Output every line of the material below as a JSON list of strings, one string per line, leaving out blank lines.

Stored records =
========================

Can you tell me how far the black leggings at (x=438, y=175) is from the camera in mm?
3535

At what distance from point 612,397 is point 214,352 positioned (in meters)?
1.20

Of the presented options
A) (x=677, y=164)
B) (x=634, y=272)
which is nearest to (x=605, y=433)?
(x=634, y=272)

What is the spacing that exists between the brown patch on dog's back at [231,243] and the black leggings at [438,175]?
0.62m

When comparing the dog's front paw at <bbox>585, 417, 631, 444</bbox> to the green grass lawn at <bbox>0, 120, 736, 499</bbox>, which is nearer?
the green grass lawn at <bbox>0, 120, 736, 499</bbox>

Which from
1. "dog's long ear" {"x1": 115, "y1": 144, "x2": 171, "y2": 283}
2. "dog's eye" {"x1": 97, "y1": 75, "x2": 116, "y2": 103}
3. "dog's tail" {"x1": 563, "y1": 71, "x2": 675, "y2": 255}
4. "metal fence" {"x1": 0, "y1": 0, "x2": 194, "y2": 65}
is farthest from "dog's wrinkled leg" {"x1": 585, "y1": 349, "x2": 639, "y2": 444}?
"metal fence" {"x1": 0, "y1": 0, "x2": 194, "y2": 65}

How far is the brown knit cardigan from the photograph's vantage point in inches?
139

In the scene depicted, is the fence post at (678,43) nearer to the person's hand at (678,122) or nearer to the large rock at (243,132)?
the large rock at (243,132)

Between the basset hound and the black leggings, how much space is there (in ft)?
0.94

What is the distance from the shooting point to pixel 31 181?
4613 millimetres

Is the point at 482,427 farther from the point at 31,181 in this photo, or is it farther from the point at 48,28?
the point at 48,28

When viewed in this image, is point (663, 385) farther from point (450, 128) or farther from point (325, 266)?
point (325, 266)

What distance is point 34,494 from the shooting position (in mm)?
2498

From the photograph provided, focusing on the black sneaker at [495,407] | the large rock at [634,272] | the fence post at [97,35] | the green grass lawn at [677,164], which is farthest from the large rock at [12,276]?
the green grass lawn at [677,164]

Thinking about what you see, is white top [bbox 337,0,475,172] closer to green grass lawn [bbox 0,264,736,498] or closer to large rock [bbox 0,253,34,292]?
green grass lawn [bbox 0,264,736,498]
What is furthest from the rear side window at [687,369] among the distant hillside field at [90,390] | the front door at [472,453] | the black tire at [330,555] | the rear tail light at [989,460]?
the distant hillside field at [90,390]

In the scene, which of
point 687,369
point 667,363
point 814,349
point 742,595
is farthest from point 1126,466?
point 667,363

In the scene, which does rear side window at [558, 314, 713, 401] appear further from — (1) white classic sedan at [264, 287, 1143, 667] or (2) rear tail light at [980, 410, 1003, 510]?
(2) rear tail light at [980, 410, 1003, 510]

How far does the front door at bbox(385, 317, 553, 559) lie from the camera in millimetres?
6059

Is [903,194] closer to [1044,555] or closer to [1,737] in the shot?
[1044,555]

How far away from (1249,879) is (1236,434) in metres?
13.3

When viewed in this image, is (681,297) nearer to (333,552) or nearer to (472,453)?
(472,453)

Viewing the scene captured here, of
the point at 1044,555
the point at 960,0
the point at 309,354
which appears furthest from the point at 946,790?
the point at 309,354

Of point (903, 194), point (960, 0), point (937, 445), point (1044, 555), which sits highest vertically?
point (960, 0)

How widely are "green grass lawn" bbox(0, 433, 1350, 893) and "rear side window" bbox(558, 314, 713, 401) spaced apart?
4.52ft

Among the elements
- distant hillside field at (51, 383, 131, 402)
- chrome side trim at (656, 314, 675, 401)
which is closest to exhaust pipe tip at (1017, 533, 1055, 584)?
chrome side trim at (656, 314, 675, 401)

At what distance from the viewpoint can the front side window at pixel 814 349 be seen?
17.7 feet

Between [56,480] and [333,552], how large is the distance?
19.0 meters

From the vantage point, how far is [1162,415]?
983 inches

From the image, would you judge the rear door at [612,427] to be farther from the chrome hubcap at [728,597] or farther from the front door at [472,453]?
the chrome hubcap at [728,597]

========================

RESULT =
[
  "Can you tell me how far the black leggings at (x=438, y=175) is from the camera in mm?",
  "3535",
  "At what distance from point 612,397 is point 214,352 positioned (in meters)?",
  "1.20",
  "Of the presented options",
  "A) (x=677, y=164)",
  "B) (x=634, y=272)",
  "which is nearest to (x=605, y=433)?",
  "(x=634, y=272)",
  "What is the spacing that exists between the brown patch on dog's back at [231,243] and the black leggings at [438,175]?",
  "0.62m",
  "When comparing the dog's front paw at <bbox>585, 417, 631, 444</bbox> to the green grass lawn at <bbox>0, 120, 736, 499</bbox>, which is nearer?",
  "the green grass lawn at <bbox>0, 120, 736, 499</bbox>",
  "Which from",
  "1. \"dog's long ear\" {\"x1\": 115, \"y1\": 144, \"x2\": 171, \"y2\": 283}",
  "2. \"dog's eye\" {\"x1\": 97, \"y1\": 75, \"x2\": 116, \"y2\": 103}",
  "3. \"dog's tail\" {\"x1\": 563, \"y1\": 71, \"x2\": 675, \"y2\": 255}",
  "4. \"metal fence\" {\"x1\": 0, \"y1\": 0, \"x2\": 194, \"y2\": 65}",
  "is farthest from \"dog's wrinkled leg\" {\"x1\": 585, \"y1\": 349, \"x2\": 639, \"y2\": 444}?",
  "\"metal fence\" {\"x1\": 0, \"y1\": 0, \"x2\": 194, \"y2\": 65}",
  "How far is the brown knit cardigan from the photograph's vantage point in inches?",
  "139",
  "In the scene depicted, is the fence post at (678,43) nearer to the person's hand at (678,122) or nearer to the large rock at (243,132)?",
  "the large rock at (243,132)",
  "Between the basset hound and the black leggings, how much space is there (in ft)?",
  "0.94",
  "What is the distance from the shooting point to pixel 31 181?",
  "4613 millimetres",
  "Is the point at 482,427 farther from the point at 31,181 in this photo, or is it farther from the point at 48,28?",
  "the point at 48,28",
  "When viewed in this image, is point (663, 385) farther from point (450, 128) or farther from point (325, 266)?",
  "point (325, 266)",
  "What distance is point 34,494 from the shooting position (in mm)?",
  "2498",
  "From the photograph provided, focusing on the black sneaker at [495,407] | the large rock at [634,272] | the fence post at [97,35] | the green grass lawn at [677,164], which is farthest from the large rock at [12,276]?",
  "the green grass lawn at [677,164]",
  "Thinking about what you see, is white top [bbox 337,0,475,172] closer to green grass lawn [bbox 0,264,736,498] or closer to large rock [bbox 0,253,34,292]?",
  "green grass lawn [bbox 0,264,736,498]",
  "What is furthest from the rear side window at [687,369] among the distant hillside field at [90,390] | the front door at [472,453] | the black tire at [330,555] | the rear tail light at [989,460]?",
  "the distant hillside field at [90,390]",
  "In the scene, which of",
  "point 687,369",
  "point 667,363",
  "point 814,349",
  "point 742,595",
  "is farthest from point 1126,466?",
  "point 667,363",
  "In the scene, which does rear side window at [558, 314, 713, 401] appear further from — (1) white classic sedan at [264, 287, 1143, 667] or (2) rear tail light at [980, 410, 1003, 510]?",
  "(2) rear tail light at [980, 410, 1003, 510]",
  "How far does the front door at bbox(385, 317, 553, 559) lie from the camera in millimetres?",
  "6059",
  "Is [903,194] closer to [1044,555] or closer to [1,737] in the shot?",
  "[1044,555]",
  "How far away from (1249,879) is (1236,434) in metres?",
  "13.3",
  "When viewed in this image, is (681,297) nearer to (333,552) or nearer to (472,453)?",
  "(472,453)",
  "Viewing the scene captured here, of",
  "the point at 1044,555",
  "the point at 960,0",
  "the point at 309,354",
  "which appears furthest from the point at 946,790?",
  "the point at 309,354",
  "Of point (903, 194), point (960, 0), point (937, 445), point (1044, 555), which sits highest vertically?",
  "point (960, 0)",
  "How widely are \"green grass lawn\" bbox(0, 433, 1350, 893) and \"rear side window\" bbox(558, 314, 713, 401) spaced apart?",
  "4.52ft",
  "Among the elements",
  "- distant hillside field at (51, 383, 131, 402)",
  "- chrome side trim at (656, 314, 675, 401)",
  "which is closest to exhaust pipe tip at (1017, 533, 1055, 584)?",
  "chrome side trim at (656, 314, 675, 401)",
  "At what distance from the viewpoint can the front side window at pixel 814 349 be seen?",
  "17.7 feet",
  "Between [56,480] and [333,552], how large is the distance?",
  "19.0 meters",
  "From the vantage point, how far is [1162,415]?",
  "983 inches",
  "From the image, would you judge the rear door at [612,427] to be farther from the chrome hubcap at [728,597] or farther from the front door at [472,453]?",
  "the chrome hubcap at [728,597]"
]